๐ค AI Summary
In high-dimensional settings with unknown causal graphs, existing methods struggle to simultaneously achieve computational efficiency and statistical optimality in identifying minimal adjustment sets for causal effect estimation.
Method: This paper proposes a local-global collaborative causal discovery framework that avoids full-graph learning. Instead, it determines causal identifiability based on the neighborhood structure of the target variable and precisely identifies mediators and their parent nodes to construct an asymptotically variance-minimal optimal adjustment set.
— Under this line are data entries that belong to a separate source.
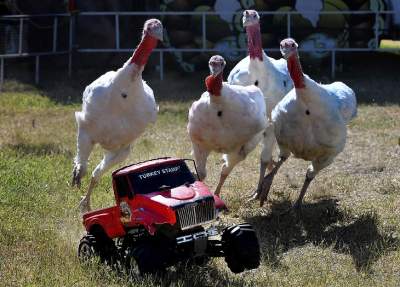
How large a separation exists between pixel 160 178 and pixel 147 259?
845 millimetres

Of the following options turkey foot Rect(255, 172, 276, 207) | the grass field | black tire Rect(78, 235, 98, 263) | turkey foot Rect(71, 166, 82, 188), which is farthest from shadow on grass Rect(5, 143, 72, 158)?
black tire Rect(78, 235, 98, 263)

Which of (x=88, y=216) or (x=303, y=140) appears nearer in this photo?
(x=88, y=216)

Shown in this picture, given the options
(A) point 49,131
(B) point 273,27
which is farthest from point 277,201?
(B) point 273,27

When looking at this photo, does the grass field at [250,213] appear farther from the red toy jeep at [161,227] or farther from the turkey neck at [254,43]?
the turkey neck at [254,43]

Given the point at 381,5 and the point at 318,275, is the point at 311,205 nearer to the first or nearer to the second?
the point at 318,275

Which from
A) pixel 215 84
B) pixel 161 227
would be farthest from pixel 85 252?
pixel 215 84

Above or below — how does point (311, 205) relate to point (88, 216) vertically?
below

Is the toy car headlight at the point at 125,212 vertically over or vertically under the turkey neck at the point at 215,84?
under

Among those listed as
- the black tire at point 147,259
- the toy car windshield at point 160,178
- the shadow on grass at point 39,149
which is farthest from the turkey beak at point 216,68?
the shadow on grass at point 39,149

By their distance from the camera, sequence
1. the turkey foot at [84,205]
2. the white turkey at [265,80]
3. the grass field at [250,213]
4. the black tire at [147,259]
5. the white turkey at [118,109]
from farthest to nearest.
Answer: the white turkey at [265,80] < the turkey foot at [84,205] < the white turkey at [118,109] < the grass field at [250,213] < the black tire at [147,259]

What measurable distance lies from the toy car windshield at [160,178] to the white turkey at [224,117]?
6.24 feet

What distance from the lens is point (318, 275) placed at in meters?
7.50

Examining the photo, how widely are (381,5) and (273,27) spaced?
255cm

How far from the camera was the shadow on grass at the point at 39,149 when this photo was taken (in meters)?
12.5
Contribution/Results: To our knowledge, this is the first local causal discovery method with provable statistical optimality guarantees. It retains linear time complexity while significantly improving estimation accuracy. Experiments on synthetic and real-world datasets demonstrate superior scalability compared to global methods and higher estimation accuracy than state-of-the-art local approaches.
๐ Abstract
Causal discovery methods can identify valid adjustment sets for causal effect estimation for a pair of target variables, even when the underlying causal graph is unknown. Global causal discovery methods focus on learning the whole causal graph and therefore enable the recovery of optimal adjustment sets, i.e., sets with the lowest asymptotic variance, but they quickly become computationally prohibitive as the number of variables grows. Local causal discovery methods offer a more scalable alternative by focusing on the local neighborhood of the target variables, but are restricted to statistically suboptimal adjustment sets. In this work, we propose Local Optimal Adjustments Discovery (LOAD), a sound and complete causal discovery approach that combines the computational efficiency of local methods with the statistical optimality of global methods. First, LOAD identifies the causal relation between the targets and tests if the causal effect is identifiable by using only local information. If it is identifiable, it then finds the optimal adjustment set by leveraging local causal discovery to infer the mediators and their parents. Otherwise, it returns the locally valid parent adjustment sets based on the learned local structure. In our experiments on synthetic and realistic data LOAD outperforms global methods in scalability, while providing more accurate effect estimation than local methods.